- QUOTED PASSAGE -
◆ ◆ ◆ ◆
Skip to main content

Reply to this post | Go Back
View Post [edit]

Poster: aibek Date: Nov 12, 2012 4:08am
Forum: forums Subject: All archive.org PDF and DjVu files are searchable

All native archive.org PDF and DjVu files are searchable, even if you cannot select the text from them. Try it!

That is, all non-opensource archive.org PDF and DjVu files have a OCR layer in them.

You can extract the OCR layer using simple tools. So, if you have a PDF or DjVu file, you do not need to download the Full Text separately -- the Full Text is exactly the same as the OCR layer already present in the files!

I did not know this for a long time, so I assume some others may not know this too.

Reply to this post
Reply [edit]

Poster: garthus1 Date: Nov 12, 2012 8:59am
Forum: forums Subject: Re: All archive.org PDF and DjVu files are searchable

Aibek,

I think this was done some time ago; it is a useful feature.

Gerry

Reply to this post
Reply [edit]

Poster: aibek Date: Dec 1, 2012 8:22am
Forum: forums Subject: Re: All archive.org PDF and DjVu files are searchable

Apparently not too long ago, for the FAQ is still not updated:

IDENTIFIER_djvu.xml this is an xml version of the OCR output which has the word positions (as a bounding box). this is used for building the djvu file, and is used for searching the flip books, and may be [used for] constructing a searchable pdf in the future.
http://archive.org/about/faqs.php#140

Reply to this post
Reply [edit]

Poster: aibek Date: Dec 5, 2012 7:11pm
Forum: forums Subject: Re: All archive.org PDF and DjVu files are searchable

For Google Books (uploaded by ‘tpb’) the PDF file is not searchable, but the DjVu file is.

This is true for the books I checked. It may be that the later Google Books PDF are searchable too; at any rate it is certain that all their corresponding DjVu files (produced by IA) are searchable.

Here are two books acquired in 2007 which have their PDF non-searchable, but DjVu searchable:

http://archive.org/details/anintroductiont00irelgoog
http://archive.org/details/indischesagen02holtgoog

Reply to this post
Reply [edit]

Poster: aibek Date: Dec 7, 2012 6:28pm
Forum: forums Subject: Re: All archive.org PDF and DjVu files are searchable

And, therefore:

All DjVu files are searchable. (even the opensource ones; but check the exceptions below.)

To sum:

All native IA files are searchable, and furthermore, all DjVu files are searchable. (native or not)

-----------------
Technical details
-----------------

Here is how the files are constructed:

1) If images are uploaded -- in the order and format specified in the about/FAQs.php page -- searchable PDF and DjVu files are created out of them. This is how the native IA books are formed.
◆ ◆ ◆ ◆
- RAW DATA -

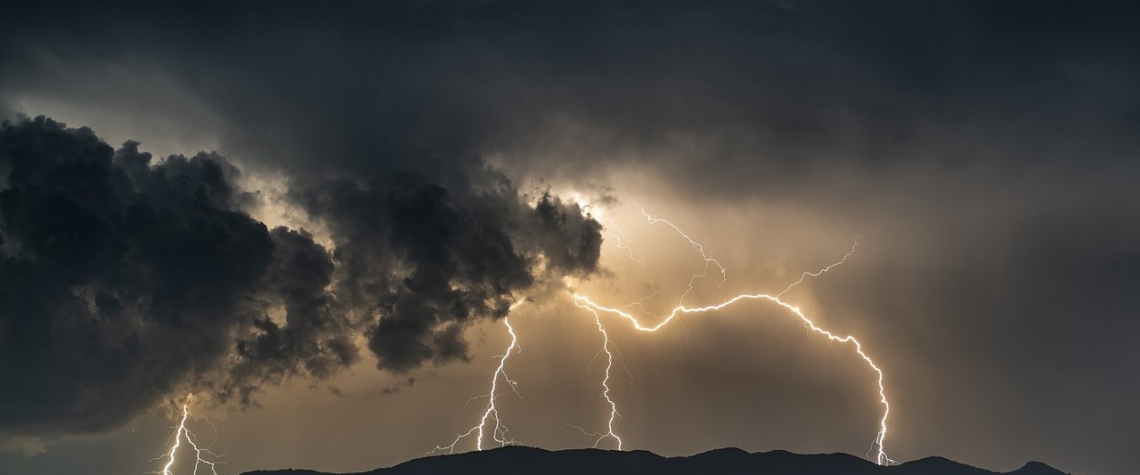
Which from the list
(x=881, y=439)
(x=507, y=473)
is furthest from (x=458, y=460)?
◆ ◆ ◆ ◆
- TASKS TO PERFORM -
1. In the forum thread, which file type is searchable for Google Books uploaded by 'tpb'?
2. Set down the part of the forum thread starting with "That is, all" and going on through "in the files!", word for word.

- EXERCISE RESULTS -
1. The DjVu file is searchable, but the PDF file is not.

2.
That is, all non-opensource archive.org PDF and DjVu files have a OCR layer in them.

You can extract the OCR layer using simple tools. So, if you have a PDF or DjVu file, you do not need to download the Full Text separately -- the Full Text is exactly the same as the OCR layer already present in the files!